Using CNNs and SVMs to classify MRI Brain Scans whether or not the patient has a brain tumor, and which kind.
This project investigates the effectiveness of combining pretrained convolutional neural network representations with classical machine learning models for multi-class brain tumor classification. EfficientNetB0 is used as a frozen feature extractor to obtain high-dimensional embeddings, which are then classified using traditional models such as Logistic Regression and Support Vector Machines (SVM). The study evaluates model performance, generalization behavior, and class separability through a comprehensive set of quantitative and qualitative analyses.
The dataset contains four MRI categories: • Glioma tumor • Meningioma tumor • Pituitary tumor • No tumor
All images are processed into 1280-dimensional feature vectors via EfficientNetB0.
• EfficientNetB0 (pretrained on ImageNet) is used as a fixed feature extractor.
• Embeddings are standardized using StandardScaler.
• Gaussian Naive Bayes
• Logistic Regression (baseline)
• SVM with RBF kernel (primary model)
• Decision Tree
• Random Forest
Logistic Regression is used as a consistent linear baseline; the SVM serves as the main nonlinear model.
• SVM hyperparameters (C, γ) are tuned using 5-fold GridSearchCV.
• The best model is retrained on the combined training and validation sets.
• Accuracy, precision, recall, F1-score
• Confusion matrices
• One-vs-Rest ROC curves and AUC
• Learning curves
• PCA-based 2D visualizations
• Feature importance via Logistic Regression coefficients (SVM does not provide meaningful feature importances due to the implicit RBF feature space)
• SVM (RBF) achieves the highest performance with test accuracy ≈ 0.93 and strong per-class metrics.
• Logistic Regression reaches ≈ 0.91 test accuracy, demonstrating the strength of the embedding space.
• Other classical models perform reasonably but below SVM and Logistic Regression.
• Strong diagonal structure for SVM, indicating reliable predictions.
• Main confusions occur between glioma and meningioma, which is consistent with their visual similarity.
• No-tumor and pituitary classes exhibit near-perfect separation.
• One-vs-Rest ROC curves show high separability for all classes.
• AUC values are consistently high; the no-tumor class achieves AUC = 1.00.
• SVM displays mild overfitting but benefits significantly from additional data.
• Logistic Regression shows low variance and stable convergence.
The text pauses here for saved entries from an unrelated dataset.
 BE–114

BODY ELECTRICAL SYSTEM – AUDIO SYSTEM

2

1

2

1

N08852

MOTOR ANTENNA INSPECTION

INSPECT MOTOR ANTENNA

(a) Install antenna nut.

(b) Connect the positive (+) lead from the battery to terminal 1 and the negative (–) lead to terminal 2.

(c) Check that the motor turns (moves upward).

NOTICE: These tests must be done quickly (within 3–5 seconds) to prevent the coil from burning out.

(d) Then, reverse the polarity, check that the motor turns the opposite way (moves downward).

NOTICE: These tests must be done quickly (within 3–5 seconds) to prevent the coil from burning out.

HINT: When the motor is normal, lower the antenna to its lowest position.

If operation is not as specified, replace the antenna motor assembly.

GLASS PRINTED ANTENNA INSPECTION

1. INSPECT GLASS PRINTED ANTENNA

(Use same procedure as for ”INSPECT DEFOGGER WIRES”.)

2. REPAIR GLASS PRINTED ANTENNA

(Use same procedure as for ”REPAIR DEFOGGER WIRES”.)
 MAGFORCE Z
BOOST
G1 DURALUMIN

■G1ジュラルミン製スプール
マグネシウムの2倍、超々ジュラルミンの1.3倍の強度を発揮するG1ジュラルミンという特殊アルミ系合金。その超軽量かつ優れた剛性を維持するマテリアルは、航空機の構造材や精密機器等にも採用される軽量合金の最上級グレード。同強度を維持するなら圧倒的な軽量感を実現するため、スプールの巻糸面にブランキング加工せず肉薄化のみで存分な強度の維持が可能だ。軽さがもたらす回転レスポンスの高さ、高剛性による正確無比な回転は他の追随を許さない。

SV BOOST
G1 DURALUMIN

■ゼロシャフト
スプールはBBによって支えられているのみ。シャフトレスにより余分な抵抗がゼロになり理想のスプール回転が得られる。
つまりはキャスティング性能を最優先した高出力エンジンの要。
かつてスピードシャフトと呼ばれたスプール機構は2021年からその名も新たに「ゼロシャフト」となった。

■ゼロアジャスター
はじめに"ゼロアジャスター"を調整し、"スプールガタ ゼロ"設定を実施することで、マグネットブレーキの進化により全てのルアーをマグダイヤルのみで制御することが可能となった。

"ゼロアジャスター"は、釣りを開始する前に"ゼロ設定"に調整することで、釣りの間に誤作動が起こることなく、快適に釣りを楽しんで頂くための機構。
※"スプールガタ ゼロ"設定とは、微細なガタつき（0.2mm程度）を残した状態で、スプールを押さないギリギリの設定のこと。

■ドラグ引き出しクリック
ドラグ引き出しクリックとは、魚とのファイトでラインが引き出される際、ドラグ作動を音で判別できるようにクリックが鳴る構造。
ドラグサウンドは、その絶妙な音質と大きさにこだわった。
• SVM with RBF kernel cannot provide feature-level importance.
• Logistic Regression coefficients indicate that discriminative information is distributed across many embedding dimensions.
The combination of EfficientNet-based representations with classical machine learning models yields strong performance on multi-class brain tumor classification. The results demonstrate that high-quality embeddings can enable simple models such as SVMs and Logistic Regression to achieve robust accuracy, clear separability, and reliable generalization. The study provides a solid baseline for future work involving fine-tuning, broader datasets, or enhanced interpretability methods.